Almost halfway through the tunnel Miena panicked. Pushing against the walls with her webbed toes, she sought to swim faster but only stirred up mud, twigs and debris that clouded the passageway. And once she couldn’t see she became disoriented, thrashing about in terror. Sensing trouble, Dooro turned and swam back to her, pushing and guiding her back out of the tunnel with his chest and forepaws until she was into clear water. She stopped floundering and hesitated only a moment before rushing to the surface to draw in deep breaths of air. She made her way to the bank and lay exhausted.
It didn’t help that Dooro caught a disapproving glance from his father who was working on the dam. Dooro was overwhelmed with shame. “Miena,” he exclaimed. “I really thought you could do it.”
“Ohhhh,” she gasped. “I’ll never do that again.
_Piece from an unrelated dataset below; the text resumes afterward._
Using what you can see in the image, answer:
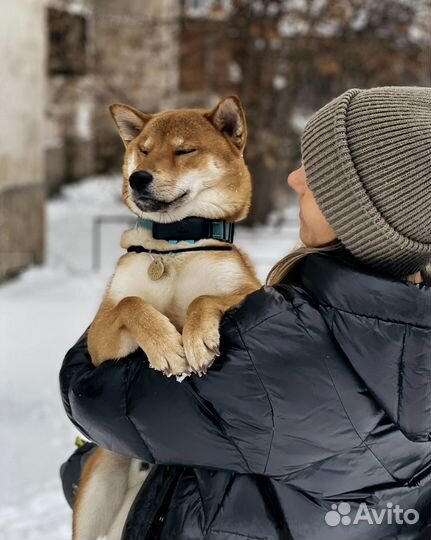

Even if I was chased by 100 turtles I could never, ever enter a tunnel again.”
“I’m sorry.” Dooro didn’t know what else to say.
“I know you’re sorry,” Miena reassured him. “You just thought ducks are like beavers — and we’re not. I’m not. Just don’t ever mention that horrible place again.”
Miena didn’t hold her unfortunate experience against Dooro. They continued to meet and talk every day, at least for a while, as he was busier than ever. The snow pack was melting and the waters of the tributary swelled, forcing the beaver colony to abandon their lodges, if only temporarily. Dooro explained to Miena that this was actually a good thing because the more water the dam could hold back, the more water there would be to fill new canals and Doorounderwater plunge holes so necessary to escape enemies. Now that the trees closest to the lake were gone they had to travel further afield, and each additional canal lined with underwater escape burrows might mean life or death. Through Dooro, Miena came to understand a beaver’s passion for dam building.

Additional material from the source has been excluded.